Multi-View 3D Hand Pose Estimation for Dystonia Assessment

Technical Pipeline Documentation

Ben Tang


Abstract

We present a comprehensive pipeline for zero-shot 3D hand pose estimation from multi-view RGB videos of patients with dystonia performing piano and banjo playing assessments. Our approach addresses three primary challenges: (1) extreme out-of-distribution hand poses characteristic of dystonia, (2) motion blur from ballistic key presses, and (3) temporal consistency across video frames.

The pipeline comprises five stages: audio-based multi-view synchronization with sub-frame precision, adaptive image preprocessing, single-view 3D hand pose estimation using Hamba with test-time augmentation for uncertainty quantification, camera calibration achieving <0.1 pixel intrinsic and ~0.8 pixel extrinsic error, and multi-view fusion via L-BFGS optimization with inverse-variance weighted reprojection loss.

We employ the MANO parametric hand model with consistent shape parameters across all frames and a two-stage optimization strategy. Our batch optimization approach enables true bidirectional temporal smoothing, eliminating phase-shift artifacts.


Table of Contents


1. Introduction

Clinical Motivation

Dystonia is a movement disorder characterized by sustained or intermittent muscle contractions causing abnormal, often repetitive, movements or postures. Quantitative assessment of dystonia severity remains challenging, as current clinical evaluations rely heavily on subjective rating scales. Objective biomechanical measurements derived from hand motion during functional tasks — such as piano or banjo playing — could provide valuable clinical biomarkers.

This project develops a computer vision pipeline to reconstruct accurate 3D hand pose from multi-view RGB videos of dystonia patients.

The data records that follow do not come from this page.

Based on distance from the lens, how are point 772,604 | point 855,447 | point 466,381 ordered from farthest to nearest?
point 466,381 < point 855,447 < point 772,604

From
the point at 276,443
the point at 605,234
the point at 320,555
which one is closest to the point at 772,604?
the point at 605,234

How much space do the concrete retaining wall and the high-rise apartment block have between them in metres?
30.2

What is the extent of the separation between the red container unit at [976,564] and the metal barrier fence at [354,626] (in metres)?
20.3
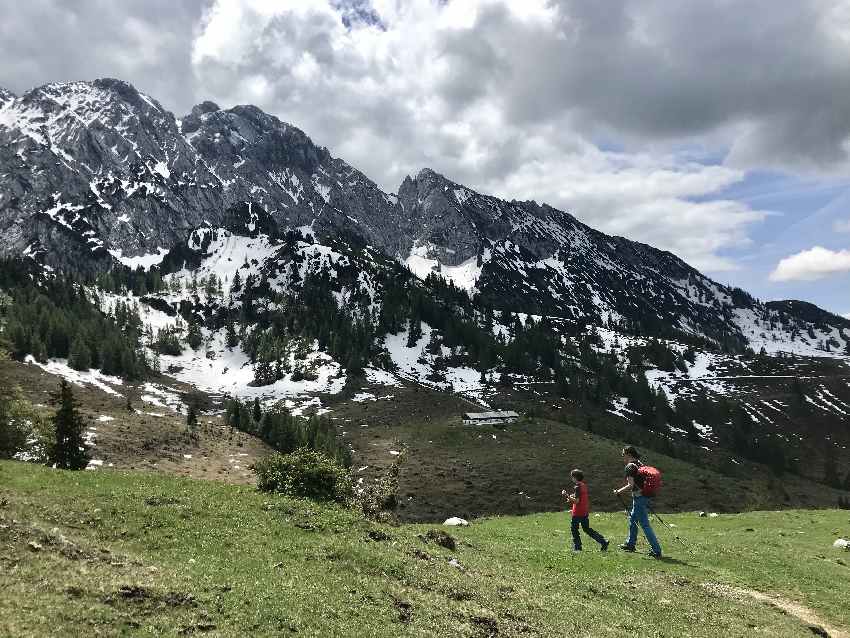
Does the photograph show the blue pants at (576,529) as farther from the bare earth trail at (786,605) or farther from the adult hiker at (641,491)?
the bare earth trail at (786,605)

The goal is to derive biomechanical measurements including joint angles, velocity profiles, jerk metrics, and abnormal posture patterns.

Technical Challenges

Three primary challenges distinguish this application from standard hand pose estimation:

Challenge 1: Extreme Out-of-Distribution Poses Dystonic hands exhibit configurations rarely seen in standard training datasets:

  • Front finger completely curled while middle finger rigidly extended
  • Ring finger curled with thumb and pinky maximally splayed
  • Sustained abnormal co-contraction patterns

This is the primary challenge — most off-the-shelf pose estimators fail catastrophically on these extreme poses.

Challenge 2: Motion Blur Piano key presses involve rapid ballistic finger movements causing significant motion blur at 60 FPS. This blur degrades both hand detection and pose estimation accuracy.

Challenge 3: Temporal Consistency Frame-to-frame jitter in pose estimates must be minimized while preserving genuine high-frequency movements characteristic of dystonia (involuntary jerks, tremor).

Pipeline Overview

Input (3 RGB Videos)
  → [Stage 1] Sync (Audio FFT)
  → [Stage 2] Preprocess (CLAHE)
  → [Stage 3] Pose (Hamba + TTA)
                                    ↘
  [Stage 4] Calibration (Checkerboard) → [Stage 5] Fusion (L-BFGS) → Output (MANO)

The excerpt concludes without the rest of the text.